== TASK DESCRIPTION ==
Copy out the lines of the entries below, starting at the line that contains "Is glass window" and stopping after the line that contains "64750 millimetres", with both of those lines included.

== RECORDS PROVIDED ==

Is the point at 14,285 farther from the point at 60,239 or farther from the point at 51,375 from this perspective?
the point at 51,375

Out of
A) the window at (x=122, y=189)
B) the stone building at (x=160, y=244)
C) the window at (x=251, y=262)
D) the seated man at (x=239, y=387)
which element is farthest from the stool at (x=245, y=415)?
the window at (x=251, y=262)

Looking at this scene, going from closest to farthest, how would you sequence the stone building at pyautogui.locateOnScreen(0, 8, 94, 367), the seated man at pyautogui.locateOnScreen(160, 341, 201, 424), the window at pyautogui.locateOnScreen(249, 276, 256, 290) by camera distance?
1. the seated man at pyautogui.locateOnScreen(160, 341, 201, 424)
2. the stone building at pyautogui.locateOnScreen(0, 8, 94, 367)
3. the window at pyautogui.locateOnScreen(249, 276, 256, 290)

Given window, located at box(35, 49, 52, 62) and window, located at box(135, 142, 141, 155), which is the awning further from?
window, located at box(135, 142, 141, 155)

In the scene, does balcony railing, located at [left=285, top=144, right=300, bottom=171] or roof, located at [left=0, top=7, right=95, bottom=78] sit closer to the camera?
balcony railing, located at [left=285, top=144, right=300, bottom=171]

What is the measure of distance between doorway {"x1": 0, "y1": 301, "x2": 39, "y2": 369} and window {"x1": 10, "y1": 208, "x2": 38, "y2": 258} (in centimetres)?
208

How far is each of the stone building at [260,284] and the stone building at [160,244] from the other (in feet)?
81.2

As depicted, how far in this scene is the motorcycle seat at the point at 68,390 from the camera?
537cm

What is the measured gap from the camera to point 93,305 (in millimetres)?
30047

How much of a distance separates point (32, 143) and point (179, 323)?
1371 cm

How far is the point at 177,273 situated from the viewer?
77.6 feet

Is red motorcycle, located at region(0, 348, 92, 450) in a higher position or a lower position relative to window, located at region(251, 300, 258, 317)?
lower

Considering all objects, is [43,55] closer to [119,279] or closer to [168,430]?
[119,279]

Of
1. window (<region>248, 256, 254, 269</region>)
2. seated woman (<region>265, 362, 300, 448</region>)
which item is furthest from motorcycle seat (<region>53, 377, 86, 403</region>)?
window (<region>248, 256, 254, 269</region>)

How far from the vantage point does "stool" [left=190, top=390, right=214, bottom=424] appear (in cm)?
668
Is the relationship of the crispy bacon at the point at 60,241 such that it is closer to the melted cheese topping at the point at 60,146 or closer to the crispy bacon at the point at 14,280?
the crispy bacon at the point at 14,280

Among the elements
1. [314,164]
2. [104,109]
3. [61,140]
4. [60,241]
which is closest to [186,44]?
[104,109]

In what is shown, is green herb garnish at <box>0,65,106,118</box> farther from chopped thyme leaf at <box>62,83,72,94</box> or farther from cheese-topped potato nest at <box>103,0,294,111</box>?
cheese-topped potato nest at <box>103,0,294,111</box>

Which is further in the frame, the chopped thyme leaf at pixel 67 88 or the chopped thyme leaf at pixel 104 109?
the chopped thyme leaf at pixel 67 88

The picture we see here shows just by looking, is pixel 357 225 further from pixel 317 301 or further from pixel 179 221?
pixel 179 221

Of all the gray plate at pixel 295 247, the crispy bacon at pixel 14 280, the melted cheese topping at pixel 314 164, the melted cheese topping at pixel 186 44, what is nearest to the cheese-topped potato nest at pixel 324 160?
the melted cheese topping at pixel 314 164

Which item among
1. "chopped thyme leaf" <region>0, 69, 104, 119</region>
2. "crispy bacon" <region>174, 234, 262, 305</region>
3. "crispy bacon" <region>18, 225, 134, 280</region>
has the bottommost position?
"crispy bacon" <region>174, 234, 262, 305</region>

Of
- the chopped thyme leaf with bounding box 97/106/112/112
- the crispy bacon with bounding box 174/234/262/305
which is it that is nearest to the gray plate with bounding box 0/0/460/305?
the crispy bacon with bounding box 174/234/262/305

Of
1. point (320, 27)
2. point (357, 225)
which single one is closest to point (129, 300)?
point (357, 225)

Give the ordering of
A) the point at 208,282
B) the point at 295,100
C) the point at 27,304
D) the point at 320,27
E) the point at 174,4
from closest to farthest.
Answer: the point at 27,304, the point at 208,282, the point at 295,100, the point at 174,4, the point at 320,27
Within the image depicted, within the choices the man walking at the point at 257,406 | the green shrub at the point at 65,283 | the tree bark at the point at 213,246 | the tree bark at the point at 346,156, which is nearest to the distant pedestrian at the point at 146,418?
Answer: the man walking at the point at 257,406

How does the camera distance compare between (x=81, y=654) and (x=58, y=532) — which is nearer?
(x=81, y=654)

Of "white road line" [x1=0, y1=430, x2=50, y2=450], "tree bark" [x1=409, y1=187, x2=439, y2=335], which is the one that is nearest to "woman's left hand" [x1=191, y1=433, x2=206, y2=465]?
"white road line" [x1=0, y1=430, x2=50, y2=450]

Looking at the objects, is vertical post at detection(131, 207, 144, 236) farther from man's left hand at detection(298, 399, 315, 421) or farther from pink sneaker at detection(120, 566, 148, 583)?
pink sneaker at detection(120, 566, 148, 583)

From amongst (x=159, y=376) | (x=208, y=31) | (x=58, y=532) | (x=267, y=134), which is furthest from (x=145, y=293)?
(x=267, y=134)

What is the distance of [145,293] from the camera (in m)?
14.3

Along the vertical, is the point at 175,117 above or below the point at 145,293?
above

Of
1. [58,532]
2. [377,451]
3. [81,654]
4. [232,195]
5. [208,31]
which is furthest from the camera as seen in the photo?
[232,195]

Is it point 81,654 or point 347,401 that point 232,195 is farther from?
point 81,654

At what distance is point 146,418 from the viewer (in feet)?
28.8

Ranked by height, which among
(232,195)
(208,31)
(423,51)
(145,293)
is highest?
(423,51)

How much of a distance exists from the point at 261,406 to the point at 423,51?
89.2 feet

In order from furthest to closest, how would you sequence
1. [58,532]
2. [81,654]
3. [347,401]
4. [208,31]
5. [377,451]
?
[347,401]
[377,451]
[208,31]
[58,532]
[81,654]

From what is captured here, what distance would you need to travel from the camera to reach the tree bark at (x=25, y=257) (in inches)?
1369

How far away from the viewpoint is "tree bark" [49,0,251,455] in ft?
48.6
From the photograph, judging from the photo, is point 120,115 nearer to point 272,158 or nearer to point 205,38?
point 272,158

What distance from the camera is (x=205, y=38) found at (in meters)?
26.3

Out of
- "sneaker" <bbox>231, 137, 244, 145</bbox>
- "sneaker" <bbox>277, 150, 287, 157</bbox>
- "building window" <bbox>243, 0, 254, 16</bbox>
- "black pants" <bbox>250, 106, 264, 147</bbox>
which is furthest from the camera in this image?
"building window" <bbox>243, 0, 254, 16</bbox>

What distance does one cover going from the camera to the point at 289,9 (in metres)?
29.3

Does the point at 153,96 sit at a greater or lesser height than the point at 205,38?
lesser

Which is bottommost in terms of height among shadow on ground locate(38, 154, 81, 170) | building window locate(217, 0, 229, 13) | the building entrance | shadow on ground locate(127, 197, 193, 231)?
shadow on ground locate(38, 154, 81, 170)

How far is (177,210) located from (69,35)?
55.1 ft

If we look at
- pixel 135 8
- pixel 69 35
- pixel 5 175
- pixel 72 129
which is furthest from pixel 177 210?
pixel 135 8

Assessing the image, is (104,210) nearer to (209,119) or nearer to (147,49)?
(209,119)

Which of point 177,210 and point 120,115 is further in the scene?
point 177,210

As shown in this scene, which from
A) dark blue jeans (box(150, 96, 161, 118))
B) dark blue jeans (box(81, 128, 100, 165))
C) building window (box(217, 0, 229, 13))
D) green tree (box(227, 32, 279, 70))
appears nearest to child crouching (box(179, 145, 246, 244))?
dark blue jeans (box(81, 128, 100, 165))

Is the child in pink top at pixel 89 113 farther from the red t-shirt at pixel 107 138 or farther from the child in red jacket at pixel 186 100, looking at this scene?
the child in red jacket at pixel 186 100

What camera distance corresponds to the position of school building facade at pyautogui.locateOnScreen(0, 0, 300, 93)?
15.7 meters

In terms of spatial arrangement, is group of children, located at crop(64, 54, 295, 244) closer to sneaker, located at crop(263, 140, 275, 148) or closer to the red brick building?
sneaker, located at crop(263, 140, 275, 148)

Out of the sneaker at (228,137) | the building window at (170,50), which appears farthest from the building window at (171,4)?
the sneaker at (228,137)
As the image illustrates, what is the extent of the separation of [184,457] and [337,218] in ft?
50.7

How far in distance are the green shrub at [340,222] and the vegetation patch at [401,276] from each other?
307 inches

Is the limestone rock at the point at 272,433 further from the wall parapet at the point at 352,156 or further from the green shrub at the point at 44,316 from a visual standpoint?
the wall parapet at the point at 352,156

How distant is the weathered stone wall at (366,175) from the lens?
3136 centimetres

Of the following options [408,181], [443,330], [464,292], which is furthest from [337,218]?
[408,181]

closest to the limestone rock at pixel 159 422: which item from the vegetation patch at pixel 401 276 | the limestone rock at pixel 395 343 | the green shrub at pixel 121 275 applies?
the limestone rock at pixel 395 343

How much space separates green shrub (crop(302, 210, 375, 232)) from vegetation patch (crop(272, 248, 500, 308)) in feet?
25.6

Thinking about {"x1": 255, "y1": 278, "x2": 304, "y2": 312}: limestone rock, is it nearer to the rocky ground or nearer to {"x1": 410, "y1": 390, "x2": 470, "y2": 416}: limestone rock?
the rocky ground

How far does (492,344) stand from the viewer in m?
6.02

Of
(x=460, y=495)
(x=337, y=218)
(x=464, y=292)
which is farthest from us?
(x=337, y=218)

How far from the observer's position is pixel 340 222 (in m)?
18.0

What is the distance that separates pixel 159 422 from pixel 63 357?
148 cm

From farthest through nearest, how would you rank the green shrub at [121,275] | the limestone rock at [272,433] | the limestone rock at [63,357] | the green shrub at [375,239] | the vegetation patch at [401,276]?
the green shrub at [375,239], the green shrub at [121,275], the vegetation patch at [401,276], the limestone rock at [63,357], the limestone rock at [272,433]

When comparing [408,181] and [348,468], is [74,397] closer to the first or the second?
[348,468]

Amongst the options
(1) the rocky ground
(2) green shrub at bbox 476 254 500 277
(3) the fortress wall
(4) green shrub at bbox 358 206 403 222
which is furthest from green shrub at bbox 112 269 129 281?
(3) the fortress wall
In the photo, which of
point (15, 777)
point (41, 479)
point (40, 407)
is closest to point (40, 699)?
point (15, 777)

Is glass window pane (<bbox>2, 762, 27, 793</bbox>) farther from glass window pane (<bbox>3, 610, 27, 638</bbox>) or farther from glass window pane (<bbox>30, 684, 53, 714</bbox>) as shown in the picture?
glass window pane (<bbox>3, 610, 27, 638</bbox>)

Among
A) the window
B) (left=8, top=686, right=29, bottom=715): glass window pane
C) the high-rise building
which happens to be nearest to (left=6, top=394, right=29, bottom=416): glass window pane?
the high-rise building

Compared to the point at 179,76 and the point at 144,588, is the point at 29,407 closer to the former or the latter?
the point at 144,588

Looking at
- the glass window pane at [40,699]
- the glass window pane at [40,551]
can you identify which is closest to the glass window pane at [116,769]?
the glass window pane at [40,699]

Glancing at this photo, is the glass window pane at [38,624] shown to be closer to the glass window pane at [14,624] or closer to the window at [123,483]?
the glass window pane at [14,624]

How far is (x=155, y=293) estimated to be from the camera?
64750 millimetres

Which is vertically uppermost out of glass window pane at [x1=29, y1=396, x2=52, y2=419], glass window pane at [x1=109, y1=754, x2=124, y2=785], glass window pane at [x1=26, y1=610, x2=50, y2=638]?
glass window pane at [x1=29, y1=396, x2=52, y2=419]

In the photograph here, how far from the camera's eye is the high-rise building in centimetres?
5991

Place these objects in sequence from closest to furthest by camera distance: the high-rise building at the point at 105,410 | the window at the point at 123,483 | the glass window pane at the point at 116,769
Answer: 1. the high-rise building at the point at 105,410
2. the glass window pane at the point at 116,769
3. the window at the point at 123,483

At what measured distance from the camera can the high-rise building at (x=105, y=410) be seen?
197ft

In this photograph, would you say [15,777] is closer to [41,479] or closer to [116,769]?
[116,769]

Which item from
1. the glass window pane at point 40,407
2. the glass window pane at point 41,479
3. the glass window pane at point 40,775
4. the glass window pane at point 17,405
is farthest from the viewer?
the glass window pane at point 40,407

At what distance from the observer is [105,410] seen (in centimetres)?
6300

== OUTPUT OF THE TASK ==
Is glass window pane (<bbox>2, 762, 27, 793</bbox>) farther from glass window pane (<bbox>3, 610, 27, 638</bbox>) or farther from glass window pane (<bbox>30, 684, 53, 714</bbox>) as shown in the picture?
glass window pane (<bbox>3, 610, 27, 638</bbox>)

Among
A) the window
B) (left=8, top=686, right=29, bottom=715): glass window pane
C) the high-rise building
which happens to be nearest to (left=6, top=394, right=29, bottom=416): glass window pane?
the high-rise building

Compared to the point at 179,76 and the point at 144,588, is the point at 29,407 closer to the former or the latter?
the point at 144,588

Looking at
- the glass window pane at [40,699]
- the glass window pane at [40,551]
can you identify which is closest to the glass window pane at [116,769]?
the glass window pane at [40,699]

Glancing at this photo, is the glass window pane at [38,624] shown to be closer to the glass window pane at [14,624] or closer to the window at [123,483]?
the glass window pane at [14,624]

How far is (x=155, y=293) estimated to be from the camera?
64750 millimetres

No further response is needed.